De 1871 à 1876, les tribunaux militaires avaient prononcé 13 450 condamnations à l'encontre des communards dont 7 900 peines de travaux forcés et de déportation. Durant cette période, seules quelques voix s'étaient élevées en faveur de l'amnistie, notamment celle de Victor Hugo.
En septembre 1873 et mai 1876, les propositions d'amnistie formulées respectivement par le radical Perrin et le républicain Alfred Naquet avaient été rejetées par l'Assemblée à majorité monarcho-bonapartiste élue en février 1871.
En 1876, les républicains deviennent majoritaires à la Chambre des députés. La question de l'amnistie est alors posée avec plus de force. Mais des républicains modérés, notamment Gambetta, s'y opposent car ils restent hostiles aux idéaux de progrès social et démocratique, d'émancipation des travailleurs hommes ou femmes, Français ou étrangers, qui étaient ceux de la Commune. Cette révolution fait encore peur aux possédants. La proposition de Raspail en faveur de l'amnistie est rejetée par la nouvelle majorité. Fin 1876, cependant 48 condamnés étaient graciés mais non amnistiés.

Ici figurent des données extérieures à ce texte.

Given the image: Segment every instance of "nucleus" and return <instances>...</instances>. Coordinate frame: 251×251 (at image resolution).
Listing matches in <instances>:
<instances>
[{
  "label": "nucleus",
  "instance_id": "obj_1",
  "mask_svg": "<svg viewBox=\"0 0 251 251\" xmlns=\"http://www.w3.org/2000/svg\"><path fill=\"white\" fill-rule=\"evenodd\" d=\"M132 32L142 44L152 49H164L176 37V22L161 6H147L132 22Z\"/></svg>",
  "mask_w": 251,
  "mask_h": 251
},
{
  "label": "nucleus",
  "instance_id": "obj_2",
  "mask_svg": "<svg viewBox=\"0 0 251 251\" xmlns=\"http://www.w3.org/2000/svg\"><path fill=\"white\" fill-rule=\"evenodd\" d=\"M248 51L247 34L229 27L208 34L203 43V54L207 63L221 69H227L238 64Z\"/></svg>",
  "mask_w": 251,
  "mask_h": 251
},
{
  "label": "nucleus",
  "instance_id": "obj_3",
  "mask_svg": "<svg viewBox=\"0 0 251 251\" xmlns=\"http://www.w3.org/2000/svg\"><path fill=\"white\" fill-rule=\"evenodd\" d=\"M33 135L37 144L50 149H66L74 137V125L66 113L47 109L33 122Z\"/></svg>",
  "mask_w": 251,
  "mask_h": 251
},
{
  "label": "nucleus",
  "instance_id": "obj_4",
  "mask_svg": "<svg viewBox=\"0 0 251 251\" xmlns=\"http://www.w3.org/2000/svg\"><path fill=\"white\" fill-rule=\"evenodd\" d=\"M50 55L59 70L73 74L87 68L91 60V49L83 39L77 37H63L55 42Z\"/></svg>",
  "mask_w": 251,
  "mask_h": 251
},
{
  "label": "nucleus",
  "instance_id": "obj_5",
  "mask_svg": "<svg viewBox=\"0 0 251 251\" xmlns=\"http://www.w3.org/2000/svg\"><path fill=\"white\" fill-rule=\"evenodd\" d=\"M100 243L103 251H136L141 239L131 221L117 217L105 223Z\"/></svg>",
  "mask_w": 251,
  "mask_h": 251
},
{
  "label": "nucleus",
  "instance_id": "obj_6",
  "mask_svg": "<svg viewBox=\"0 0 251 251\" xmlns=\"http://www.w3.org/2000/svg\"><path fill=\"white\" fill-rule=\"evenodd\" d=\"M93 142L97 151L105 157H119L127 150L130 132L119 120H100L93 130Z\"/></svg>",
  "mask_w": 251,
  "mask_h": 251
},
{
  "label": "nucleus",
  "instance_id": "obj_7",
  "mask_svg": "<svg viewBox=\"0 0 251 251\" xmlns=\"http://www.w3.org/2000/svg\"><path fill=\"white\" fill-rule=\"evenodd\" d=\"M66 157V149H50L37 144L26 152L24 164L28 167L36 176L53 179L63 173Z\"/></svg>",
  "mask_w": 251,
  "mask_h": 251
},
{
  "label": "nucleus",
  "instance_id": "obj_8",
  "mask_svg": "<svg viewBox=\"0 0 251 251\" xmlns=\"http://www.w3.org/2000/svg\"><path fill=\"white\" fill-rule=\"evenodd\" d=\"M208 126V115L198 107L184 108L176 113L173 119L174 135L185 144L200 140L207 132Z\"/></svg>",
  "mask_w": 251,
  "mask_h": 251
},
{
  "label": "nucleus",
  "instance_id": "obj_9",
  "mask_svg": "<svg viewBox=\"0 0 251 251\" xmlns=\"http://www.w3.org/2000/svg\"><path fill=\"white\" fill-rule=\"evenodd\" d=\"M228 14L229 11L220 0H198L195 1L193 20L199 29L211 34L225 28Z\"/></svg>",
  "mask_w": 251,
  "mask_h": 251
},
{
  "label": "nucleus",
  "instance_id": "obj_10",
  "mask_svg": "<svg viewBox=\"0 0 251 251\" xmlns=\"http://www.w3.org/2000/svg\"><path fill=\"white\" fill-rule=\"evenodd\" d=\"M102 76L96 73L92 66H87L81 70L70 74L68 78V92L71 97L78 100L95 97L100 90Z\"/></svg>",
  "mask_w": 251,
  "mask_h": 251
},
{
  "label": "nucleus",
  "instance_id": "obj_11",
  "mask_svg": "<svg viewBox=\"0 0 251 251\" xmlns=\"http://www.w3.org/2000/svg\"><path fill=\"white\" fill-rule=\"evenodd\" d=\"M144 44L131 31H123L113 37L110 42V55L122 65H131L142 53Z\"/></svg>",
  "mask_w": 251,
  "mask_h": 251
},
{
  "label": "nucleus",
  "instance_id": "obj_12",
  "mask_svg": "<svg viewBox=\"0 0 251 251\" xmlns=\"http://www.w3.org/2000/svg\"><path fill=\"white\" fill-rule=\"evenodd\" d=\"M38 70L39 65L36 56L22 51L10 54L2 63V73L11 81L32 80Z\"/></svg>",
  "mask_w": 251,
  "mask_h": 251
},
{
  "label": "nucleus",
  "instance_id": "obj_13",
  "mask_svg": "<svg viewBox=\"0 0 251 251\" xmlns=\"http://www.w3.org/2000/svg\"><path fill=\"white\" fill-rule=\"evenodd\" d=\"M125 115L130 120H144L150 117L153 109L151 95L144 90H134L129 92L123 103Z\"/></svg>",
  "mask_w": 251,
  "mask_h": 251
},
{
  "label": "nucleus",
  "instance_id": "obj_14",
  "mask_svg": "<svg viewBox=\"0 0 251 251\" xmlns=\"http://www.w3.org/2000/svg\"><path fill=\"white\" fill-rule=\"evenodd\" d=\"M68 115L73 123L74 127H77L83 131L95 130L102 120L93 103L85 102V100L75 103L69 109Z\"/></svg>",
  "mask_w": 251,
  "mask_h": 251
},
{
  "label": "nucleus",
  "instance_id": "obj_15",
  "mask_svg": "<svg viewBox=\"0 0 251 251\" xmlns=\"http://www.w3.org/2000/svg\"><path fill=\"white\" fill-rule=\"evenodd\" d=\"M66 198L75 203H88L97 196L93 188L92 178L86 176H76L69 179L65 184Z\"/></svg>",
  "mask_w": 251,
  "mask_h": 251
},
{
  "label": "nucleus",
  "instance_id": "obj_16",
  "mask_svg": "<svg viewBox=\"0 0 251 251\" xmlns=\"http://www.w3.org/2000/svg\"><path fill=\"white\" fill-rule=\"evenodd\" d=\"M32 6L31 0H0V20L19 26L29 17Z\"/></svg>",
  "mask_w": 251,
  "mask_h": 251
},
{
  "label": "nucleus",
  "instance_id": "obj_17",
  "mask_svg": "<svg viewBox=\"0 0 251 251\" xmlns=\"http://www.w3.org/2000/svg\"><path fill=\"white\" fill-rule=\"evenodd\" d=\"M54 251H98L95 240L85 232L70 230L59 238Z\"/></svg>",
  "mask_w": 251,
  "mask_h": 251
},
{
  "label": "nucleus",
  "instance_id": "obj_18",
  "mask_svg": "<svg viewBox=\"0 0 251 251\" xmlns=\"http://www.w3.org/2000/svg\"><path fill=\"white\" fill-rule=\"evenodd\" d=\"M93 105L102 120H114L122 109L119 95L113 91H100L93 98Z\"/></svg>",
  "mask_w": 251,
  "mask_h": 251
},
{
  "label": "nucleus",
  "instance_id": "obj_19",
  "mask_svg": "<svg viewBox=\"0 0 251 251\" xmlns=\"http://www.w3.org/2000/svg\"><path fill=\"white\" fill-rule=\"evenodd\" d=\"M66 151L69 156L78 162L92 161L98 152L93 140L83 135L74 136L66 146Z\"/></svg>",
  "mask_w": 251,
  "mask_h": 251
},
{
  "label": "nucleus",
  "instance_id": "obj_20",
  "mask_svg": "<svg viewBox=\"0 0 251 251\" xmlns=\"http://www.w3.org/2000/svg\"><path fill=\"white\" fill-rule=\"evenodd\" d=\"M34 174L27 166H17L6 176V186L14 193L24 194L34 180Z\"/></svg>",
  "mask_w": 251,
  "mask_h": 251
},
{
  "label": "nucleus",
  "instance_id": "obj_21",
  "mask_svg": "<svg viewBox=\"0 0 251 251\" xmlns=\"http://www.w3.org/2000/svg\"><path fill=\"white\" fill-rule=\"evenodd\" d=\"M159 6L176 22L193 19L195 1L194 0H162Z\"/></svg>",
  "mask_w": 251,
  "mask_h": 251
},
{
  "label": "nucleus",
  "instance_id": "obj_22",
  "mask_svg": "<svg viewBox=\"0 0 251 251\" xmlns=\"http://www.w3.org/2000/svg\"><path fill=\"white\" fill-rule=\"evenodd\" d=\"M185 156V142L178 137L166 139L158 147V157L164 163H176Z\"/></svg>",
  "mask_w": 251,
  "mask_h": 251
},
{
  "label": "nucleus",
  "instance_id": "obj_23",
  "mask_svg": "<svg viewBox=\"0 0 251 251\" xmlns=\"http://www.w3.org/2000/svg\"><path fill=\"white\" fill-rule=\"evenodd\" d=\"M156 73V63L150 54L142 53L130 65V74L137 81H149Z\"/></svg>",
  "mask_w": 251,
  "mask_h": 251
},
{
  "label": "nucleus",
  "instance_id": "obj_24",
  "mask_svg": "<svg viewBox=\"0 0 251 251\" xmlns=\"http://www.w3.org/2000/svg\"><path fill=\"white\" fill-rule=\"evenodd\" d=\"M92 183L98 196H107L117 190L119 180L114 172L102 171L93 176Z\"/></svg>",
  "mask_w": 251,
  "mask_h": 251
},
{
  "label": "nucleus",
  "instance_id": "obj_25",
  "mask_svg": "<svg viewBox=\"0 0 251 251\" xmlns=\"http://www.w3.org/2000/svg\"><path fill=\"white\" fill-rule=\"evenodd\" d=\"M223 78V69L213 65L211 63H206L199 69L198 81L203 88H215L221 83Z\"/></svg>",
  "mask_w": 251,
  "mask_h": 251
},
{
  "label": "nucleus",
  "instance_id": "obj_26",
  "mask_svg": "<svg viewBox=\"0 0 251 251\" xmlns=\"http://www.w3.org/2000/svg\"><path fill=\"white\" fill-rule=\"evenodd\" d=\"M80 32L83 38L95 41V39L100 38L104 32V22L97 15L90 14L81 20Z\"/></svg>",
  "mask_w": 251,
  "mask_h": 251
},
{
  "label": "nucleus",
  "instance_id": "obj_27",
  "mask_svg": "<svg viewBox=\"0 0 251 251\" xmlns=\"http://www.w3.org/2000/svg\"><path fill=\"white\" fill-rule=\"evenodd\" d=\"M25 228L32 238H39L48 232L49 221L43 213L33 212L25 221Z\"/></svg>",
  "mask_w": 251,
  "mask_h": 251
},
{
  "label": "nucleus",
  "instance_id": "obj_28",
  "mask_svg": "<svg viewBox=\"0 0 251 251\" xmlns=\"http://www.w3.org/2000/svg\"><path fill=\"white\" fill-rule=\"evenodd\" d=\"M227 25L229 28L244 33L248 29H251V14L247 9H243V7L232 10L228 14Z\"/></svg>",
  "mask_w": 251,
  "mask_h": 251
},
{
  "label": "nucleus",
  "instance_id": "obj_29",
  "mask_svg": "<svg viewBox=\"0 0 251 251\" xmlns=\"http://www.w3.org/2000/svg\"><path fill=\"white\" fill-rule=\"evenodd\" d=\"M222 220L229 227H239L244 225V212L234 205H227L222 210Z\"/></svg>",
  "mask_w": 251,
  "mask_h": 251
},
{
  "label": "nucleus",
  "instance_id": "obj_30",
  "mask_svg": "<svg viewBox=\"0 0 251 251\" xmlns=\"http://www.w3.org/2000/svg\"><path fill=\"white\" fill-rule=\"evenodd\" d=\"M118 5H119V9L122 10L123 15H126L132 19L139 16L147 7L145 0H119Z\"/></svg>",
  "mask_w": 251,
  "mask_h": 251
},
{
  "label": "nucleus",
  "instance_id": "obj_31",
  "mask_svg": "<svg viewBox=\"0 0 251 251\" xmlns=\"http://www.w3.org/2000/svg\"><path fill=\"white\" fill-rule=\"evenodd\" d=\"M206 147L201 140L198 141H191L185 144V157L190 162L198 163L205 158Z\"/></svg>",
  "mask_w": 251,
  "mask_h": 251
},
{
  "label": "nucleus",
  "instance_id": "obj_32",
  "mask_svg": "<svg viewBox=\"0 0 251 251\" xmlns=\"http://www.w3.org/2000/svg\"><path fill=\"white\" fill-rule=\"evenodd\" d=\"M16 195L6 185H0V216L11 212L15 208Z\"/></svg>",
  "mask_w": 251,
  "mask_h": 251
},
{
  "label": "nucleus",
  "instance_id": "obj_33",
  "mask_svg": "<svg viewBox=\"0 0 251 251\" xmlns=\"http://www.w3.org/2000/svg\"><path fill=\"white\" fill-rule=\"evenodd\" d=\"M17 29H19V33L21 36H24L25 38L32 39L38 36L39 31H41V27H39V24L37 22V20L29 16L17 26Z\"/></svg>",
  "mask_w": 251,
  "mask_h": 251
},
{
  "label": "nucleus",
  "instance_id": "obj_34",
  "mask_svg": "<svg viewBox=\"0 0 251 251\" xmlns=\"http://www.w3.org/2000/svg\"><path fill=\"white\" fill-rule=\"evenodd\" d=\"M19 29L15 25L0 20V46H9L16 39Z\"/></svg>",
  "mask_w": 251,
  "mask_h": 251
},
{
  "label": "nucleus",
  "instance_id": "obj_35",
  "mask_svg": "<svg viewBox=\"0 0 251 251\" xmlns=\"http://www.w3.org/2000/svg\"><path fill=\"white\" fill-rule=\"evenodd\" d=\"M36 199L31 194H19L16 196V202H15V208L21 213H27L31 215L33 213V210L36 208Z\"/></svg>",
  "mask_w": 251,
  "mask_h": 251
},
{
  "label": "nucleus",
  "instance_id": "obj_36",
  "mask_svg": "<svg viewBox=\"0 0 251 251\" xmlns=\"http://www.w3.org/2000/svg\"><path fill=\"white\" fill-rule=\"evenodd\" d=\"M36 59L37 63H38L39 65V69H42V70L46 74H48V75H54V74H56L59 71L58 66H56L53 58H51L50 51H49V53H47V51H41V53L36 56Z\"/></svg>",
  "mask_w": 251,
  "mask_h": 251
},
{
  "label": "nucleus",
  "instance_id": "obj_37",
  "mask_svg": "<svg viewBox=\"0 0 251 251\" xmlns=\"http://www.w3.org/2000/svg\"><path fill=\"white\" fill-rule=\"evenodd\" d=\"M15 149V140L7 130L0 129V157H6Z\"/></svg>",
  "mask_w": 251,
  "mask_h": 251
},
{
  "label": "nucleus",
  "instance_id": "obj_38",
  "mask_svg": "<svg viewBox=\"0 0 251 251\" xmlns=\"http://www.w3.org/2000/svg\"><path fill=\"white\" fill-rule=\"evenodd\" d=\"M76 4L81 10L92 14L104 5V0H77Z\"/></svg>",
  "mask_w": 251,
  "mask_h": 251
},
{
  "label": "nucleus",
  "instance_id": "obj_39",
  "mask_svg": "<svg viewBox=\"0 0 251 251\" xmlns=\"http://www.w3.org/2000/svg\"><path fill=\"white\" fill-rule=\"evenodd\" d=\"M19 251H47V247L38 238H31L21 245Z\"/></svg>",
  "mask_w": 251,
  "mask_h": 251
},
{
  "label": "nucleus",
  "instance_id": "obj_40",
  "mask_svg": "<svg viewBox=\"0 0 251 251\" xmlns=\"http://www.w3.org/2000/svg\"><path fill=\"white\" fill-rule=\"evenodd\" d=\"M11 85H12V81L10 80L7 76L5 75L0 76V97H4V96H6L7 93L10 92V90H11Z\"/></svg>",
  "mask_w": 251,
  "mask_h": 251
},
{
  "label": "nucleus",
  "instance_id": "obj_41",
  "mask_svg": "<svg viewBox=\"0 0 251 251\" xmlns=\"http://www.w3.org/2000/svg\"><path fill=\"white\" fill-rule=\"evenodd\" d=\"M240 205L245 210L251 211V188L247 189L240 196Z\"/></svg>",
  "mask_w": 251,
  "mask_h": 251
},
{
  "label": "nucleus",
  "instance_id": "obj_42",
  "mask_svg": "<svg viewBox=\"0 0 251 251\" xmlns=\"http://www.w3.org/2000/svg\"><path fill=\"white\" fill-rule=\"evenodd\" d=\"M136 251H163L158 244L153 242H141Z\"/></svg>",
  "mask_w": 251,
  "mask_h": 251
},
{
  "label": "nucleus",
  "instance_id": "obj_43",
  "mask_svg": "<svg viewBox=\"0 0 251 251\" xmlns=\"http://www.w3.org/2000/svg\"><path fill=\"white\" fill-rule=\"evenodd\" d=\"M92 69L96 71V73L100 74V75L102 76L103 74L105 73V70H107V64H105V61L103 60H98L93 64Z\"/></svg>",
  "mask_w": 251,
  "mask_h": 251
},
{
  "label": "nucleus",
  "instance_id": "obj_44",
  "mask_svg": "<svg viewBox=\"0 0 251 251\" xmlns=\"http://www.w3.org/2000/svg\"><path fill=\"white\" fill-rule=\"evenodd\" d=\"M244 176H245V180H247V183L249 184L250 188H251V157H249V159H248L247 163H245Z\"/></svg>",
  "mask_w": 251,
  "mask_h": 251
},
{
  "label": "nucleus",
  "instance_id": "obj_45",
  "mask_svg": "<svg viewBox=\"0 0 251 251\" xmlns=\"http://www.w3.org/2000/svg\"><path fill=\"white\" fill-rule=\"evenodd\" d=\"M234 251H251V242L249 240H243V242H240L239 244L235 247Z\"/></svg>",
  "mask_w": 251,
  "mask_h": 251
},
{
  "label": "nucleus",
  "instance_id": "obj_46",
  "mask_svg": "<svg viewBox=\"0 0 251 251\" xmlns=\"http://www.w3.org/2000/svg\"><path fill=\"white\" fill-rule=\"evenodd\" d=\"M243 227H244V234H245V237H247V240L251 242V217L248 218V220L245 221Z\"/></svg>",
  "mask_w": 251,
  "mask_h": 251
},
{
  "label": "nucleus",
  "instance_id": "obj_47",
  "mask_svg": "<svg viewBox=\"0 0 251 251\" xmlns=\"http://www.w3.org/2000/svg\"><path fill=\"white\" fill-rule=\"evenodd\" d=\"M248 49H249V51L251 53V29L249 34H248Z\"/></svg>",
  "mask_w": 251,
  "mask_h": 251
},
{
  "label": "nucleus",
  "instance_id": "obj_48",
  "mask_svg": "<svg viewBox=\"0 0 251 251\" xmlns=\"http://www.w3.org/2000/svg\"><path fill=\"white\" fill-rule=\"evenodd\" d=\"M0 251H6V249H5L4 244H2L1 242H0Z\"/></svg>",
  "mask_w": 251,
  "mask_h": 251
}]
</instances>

En mai 1877, Mac Mahon, président de la République dissout la Chambre des députés mais une nouvelle majorité républicaine sort encore des urnes. Le 14 juillet 1878, 435 grâces sont accordées.
Le 5 janvier 1879, lors du renouvellement du tiers du Sénat, les républicains sont majoritaires. Mac Mahon démissionne et est remplacé par Jules Grévy à la présidence de la République. 2 245 condamnés sont graciés le 30 janvier 1879.
Si ces grâces sont les bienvenues pour les déportés et prisonniers qui en bénéficient, elles n'effacent pas leur condamnation. En effet, les communards n'étaient pas considérés comme des prisonniers politiques mais comme des condamnés de droit commun accusés d'avoir participé ou d'être complices de
vols, détérioration ou incendie de monuments publics ou privés, exécutions sommaires.
1879 : amnistie partielle
La question de l'amnistie revient avec force. Une première brèche est ouverte par la loi du 3 mars 1879 qui accorde l'amnistie à tous les condamnés graciés ou libérés dans les trois mois suivant la promulgation de ce texte. 3 300 condamnés sont amnistiés. Les premiers graciés amnistiés sont accueillis en triomphe à Port-Vendres en septembre 1879.
Le mouvement en faveur de l'amnistie totale prend de l'ampleur. Le Conseil général de la Seine émet le voeu d'une amnistie totale. Blanqui, enfermé à Clairvaux est élu à Bordeaux le 6 avril. L'élection est annulée mais le vieux révolutionnaire est libéré le 11 juin. En octobre, l'ancien communard gracié Alphonse Humbert est élu conseiller municipal de Paris dans le 15e arrondissement. Le Congrès ouvrier réuni à Marseille du 23 au 30 octobre 1879 à l'initiative de Jules Guesdes exalte la Commune. Fin 1879, la Chambre repousse pourtant une nouvelle fois l'amnistie totale.
1880 : l'amnistie totale
En 1880, l'anniversaire du 18 mars est célébré à Paris et dans plusieurs villes de province. Le 23 mai, une foule de Parisiens déposent des couronnes de fleurs au mur des Fédérés. Le 20 juin, le communard amnistié Trinquet est élu dans le XXe arrondissement de Paris de même que Blanqui à Lyon. Les républicains modérés s'inquiètent. En juin, Gambetta propose l'amnistie générale qu'il avait rejetée six mois plus tôt.
Le 10 juillet 1880, l'Assemblée nationale vote la grâce de tous les condamnés de la Commune qui sont amnistiés le 14 juillet devenu Fête nationale. Les derniers déportés libérés et les communards exilés rentrent en France.